An extension of the video works, Lov-Lov’s paintings portray a generic artificial environment that is both fantastical and tranquilizing. Between the strangely scaled architecture and polyhedral trees, solitary figures wander mindlessly as if a gamer’s digital avatar. Offering an alternative landscape to real life, the artworks speak to the evolving trend of technological escapism, where virtual worlds have become not only a temporary getaway, but an immersive oasis that has been embraced as a part of real life. From personal devices to entire cityscapes, there is seemingly a simulated reality masked over the life in which we live, a candy-coating that thickens with every digitally enhanced image and curated feed. Yet, when the blue pill promises hope and indulgence, when sweet lies coddle our need for control, and when illusion distracts our fear of the unknown, we will willing accept because why not?
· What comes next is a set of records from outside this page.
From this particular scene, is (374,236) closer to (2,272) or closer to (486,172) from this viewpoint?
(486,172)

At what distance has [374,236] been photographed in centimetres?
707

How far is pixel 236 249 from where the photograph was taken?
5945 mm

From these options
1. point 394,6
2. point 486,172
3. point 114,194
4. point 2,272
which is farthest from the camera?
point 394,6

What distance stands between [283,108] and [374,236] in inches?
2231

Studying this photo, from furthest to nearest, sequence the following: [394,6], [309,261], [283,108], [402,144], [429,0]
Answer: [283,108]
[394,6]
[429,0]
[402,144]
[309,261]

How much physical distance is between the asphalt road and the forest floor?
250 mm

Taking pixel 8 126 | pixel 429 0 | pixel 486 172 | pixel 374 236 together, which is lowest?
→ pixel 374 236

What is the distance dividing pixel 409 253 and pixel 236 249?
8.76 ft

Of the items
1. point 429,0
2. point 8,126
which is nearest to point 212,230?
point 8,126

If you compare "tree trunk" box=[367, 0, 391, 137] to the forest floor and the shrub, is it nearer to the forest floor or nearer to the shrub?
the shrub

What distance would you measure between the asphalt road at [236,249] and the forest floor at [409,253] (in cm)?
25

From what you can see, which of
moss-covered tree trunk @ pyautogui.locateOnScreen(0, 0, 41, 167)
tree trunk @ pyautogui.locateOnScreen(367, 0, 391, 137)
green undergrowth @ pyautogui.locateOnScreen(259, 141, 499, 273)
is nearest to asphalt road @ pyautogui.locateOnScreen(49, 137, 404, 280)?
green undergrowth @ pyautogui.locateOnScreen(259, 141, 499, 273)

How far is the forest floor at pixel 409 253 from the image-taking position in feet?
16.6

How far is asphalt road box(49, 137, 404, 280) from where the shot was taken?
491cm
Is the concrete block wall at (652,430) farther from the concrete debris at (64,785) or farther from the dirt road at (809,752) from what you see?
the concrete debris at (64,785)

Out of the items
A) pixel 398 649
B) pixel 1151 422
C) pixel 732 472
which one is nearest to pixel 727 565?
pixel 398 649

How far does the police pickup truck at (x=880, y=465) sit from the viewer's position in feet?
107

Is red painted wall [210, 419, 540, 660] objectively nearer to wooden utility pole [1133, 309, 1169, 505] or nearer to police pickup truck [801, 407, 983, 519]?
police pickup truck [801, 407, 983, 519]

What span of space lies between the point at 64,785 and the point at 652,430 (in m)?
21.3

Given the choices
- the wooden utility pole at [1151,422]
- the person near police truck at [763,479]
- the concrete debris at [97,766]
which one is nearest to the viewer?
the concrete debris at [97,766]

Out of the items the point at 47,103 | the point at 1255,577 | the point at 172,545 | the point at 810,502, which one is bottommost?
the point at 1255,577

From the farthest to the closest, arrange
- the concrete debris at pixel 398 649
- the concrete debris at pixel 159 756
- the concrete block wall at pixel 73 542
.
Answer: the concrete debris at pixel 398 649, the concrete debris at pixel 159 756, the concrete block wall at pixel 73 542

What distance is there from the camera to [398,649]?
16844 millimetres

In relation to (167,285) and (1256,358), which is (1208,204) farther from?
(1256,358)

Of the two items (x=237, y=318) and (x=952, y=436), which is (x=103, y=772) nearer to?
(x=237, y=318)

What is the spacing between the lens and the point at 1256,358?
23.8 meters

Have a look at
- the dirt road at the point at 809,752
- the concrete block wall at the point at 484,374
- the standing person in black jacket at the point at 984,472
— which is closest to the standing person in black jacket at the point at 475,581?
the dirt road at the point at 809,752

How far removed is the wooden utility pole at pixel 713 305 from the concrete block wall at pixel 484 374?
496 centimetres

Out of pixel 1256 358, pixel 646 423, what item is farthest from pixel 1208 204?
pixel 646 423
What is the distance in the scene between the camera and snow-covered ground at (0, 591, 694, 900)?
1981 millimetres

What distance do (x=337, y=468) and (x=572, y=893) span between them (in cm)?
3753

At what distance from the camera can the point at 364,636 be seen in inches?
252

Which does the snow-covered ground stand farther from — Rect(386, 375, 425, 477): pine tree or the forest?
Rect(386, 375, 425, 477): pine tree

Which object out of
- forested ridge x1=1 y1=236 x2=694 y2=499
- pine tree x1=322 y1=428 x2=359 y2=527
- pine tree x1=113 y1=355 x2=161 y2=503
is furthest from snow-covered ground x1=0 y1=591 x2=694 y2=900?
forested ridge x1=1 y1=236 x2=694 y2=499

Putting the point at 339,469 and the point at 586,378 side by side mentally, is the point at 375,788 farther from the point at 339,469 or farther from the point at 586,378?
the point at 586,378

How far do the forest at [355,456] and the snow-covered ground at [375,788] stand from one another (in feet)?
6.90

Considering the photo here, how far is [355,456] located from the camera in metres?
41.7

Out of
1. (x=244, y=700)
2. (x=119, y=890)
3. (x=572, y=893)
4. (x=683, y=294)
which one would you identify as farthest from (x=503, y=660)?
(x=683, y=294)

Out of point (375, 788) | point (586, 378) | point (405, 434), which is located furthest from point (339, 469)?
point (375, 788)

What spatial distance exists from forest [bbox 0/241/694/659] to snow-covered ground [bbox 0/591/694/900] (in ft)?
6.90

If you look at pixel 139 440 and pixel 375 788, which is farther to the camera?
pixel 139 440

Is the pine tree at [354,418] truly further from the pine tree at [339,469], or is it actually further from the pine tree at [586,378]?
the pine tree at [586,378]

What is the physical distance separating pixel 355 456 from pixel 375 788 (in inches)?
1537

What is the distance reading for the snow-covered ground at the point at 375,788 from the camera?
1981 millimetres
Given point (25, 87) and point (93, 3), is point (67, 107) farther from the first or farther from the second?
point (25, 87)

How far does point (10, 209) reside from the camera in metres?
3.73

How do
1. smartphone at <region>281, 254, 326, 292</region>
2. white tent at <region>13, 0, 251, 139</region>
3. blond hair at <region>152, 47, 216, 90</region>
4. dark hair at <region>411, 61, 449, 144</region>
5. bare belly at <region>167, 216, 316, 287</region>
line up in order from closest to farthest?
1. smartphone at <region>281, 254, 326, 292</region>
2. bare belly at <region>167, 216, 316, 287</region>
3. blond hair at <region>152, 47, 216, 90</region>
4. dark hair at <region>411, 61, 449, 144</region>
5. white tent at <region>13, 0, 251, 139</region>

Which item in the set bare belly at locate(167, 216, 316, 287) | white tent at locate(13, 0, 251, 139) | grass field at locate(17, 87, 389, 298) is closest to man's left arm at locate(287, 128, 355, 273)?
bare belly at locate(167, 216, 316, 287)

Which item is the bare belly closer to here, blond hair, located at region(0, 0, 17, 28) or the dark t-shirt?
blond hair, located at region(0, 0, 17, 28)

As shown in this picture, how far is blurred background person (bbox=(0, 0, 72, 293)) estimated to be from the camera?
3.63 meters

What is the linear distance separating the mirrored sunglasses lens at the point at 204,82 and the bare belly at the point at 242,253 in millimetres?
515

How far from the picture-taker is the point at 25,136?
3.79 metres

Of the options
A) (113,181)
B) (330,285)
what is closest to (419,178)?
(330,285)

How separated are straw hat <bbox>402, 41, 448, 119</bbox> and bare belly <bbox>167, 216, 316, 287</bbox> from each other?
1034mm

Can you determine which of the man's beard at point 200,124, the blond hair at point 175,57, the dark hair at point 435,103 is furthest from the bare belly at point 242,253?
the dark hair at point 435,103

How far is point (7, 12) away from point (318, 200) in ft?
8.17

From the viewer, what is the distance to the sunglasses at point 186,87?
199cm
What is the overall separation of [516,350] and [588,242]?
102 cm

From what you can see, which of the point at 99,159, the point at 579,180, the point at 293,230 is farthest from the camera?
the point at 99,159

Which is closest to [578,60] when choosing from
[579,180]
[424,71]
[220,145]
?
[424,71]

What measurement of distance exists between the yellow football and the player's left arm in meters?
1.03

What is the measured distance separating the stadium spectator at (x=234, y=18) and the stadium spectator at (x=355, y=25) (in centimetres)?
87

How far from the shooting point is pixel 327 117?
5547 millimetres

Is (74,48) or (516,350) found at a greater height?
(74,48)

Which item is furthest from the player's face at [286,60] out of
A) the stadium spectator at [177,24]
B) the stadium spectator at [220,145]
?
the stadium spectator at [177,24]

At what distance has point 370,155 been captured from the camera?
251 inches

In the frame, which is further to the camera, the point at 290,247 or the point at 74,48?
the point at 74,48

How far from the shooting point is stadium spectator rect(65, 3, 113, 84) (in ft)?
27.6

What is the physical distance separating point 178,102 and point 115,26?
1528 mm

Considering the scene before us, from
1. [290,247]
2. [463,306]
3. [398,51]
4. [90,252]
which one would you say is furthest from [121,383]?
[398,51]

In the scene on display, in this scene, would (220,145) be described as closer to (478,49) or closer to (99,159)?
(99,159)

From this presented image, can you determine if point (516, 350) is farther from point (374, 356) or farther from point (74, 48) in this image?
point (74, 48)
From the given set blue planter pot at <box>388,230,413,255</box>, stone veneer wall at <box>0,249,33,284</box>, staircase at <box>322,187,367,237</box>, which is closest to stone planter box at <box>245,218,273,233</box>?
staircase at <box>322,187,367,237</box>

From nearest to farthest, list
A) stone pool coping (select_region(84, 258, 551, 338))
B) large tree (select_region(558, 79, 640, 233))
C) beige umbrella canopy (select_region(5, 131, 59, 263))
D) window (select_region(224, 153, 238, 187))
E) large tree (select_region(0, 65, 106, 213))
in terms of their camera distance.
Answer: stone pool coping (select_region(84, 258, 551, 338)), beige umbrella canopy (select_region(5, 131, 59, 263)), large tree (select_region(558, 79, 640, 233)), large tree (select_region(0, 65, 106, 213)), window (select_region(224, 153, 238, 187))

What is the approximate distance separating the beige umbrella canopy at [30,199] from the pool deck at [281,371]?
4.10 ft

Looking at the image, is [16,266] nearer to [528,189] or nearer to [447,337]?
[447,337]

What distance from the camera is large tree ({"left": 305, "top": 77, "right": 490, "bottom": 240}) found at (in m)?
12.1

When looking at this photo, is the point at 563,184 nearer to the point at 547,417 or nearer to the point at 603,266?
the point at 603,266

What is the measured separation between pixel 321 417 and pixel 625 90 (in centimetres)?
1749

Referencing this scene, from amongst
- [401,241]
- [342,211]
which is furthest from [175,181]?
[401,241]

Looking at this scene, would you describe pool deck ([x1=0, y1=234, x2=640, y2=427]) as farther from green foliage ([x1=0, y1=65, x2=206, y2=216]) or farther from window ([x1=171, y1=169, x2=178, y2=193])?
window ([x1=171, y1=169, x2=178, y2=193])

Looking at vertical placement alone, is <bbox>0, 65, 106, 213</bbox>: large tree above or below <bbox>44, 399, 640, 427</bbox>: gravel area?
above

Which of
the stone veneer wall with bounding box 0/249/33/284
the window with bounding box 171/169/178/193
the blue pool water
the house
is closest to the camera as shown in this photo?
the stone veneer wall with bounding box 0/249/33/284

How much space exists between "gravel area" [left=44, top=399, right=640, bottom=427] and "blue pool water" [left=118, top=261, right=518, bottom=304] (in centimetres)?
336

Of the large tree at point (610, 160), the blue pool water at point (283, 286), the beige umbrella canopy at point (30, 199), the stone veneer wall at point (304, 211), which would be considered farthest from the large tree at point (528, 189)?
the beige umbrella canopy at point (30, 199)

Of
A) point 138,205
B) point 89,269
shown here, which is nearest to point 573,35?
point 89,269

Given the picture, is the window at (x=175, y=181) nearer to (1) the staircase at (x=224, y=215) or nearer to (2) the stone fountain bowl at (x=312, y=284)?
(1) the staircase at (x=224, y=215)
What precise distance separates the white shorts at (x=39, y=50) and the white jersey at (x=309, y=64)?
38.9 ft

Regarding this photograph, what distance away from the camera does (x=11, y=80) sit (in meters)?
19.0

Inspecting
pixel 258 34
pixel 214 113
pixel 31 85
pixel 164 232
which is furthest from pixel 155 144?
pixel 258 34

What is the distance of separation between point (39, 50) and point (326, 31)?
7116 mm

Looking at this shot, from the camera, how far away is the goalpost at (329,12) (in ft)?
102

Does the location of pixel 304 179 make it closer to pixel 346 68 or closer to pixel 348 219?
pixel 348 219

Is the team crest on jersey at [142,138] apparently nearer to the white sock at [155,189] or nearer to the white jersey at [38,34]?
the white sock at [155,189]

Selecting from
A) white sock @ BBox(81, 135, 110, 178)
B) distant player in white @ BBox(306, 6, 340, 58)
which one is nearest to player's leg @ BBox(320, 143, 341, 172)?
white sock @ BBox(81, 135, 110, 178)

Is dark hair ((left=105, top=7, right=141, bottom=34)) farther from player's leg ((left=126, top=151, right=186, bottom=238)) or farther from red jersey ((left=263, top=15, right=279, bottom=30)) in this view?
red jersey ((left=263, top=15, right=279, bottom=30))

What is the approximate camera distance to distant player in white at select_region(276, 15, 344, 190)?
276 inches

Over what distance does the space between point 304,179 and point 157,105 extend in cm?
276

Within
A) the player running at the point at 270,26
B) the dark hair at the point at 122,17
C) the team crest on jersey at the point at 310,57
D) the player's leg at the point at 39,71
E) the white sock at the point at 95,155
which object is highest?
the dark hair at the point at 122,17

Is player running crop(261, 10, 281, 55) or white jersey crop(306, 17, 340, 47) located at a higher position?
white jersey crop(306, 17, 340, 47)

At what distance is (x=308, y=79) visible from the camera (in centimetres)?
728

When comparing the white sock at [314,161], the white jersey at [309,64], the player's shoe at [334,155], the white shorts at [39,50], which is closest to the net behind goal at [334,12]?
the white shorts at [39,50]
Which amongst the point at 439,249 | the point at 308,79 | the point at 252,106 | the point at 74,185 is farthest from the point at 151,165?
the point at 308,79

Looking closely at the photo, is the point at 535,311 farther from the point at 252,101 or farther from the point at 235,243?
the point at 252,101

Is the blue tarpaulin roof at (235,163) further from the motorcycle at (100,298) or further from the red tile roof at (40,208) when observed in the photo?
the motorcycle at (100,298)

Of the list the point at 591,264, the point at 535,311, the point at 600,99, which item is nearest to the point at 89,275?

Afterall, everything is only unreal until our minds accept that it is not. 

 

However, until the day that humanity forfeits the physical body for psychological pleasure, there will be certain events of monumental scale that will crack the mirage. Lov-Lov’s final artwork in the exhibition is an installation that responds to the consequence of living in a prolonged fantasy. In drastic contrast with the video and canvas artworks, the installation artwork “Everything is Unreal Until It’s Not” (2024),  titled same as the exhibition, is composed of an array of knifes and blades suspendedatop a reflective surface centered in the space. Thorny vines appear to vegetate from the handles, reaching toward the ceiling like a spreading nightmare. As if a scene inspired by classic fairytales, the installation conveys a certain banality in its representation of harm and hostility that speaks to our disbelief in utter disasters. In an existence where idealism is perpetually reaffirmed, traumatic events such as war and widespread disease almost register as fiction in our subconscious minds. As catastrophe occurs, we observe from a distance through filtered information that keep the illusion intact. It is only when adversity lands between our faces and our screens, forcing immediate confrontation, that we finally see and say, “Wow, this is unreal.”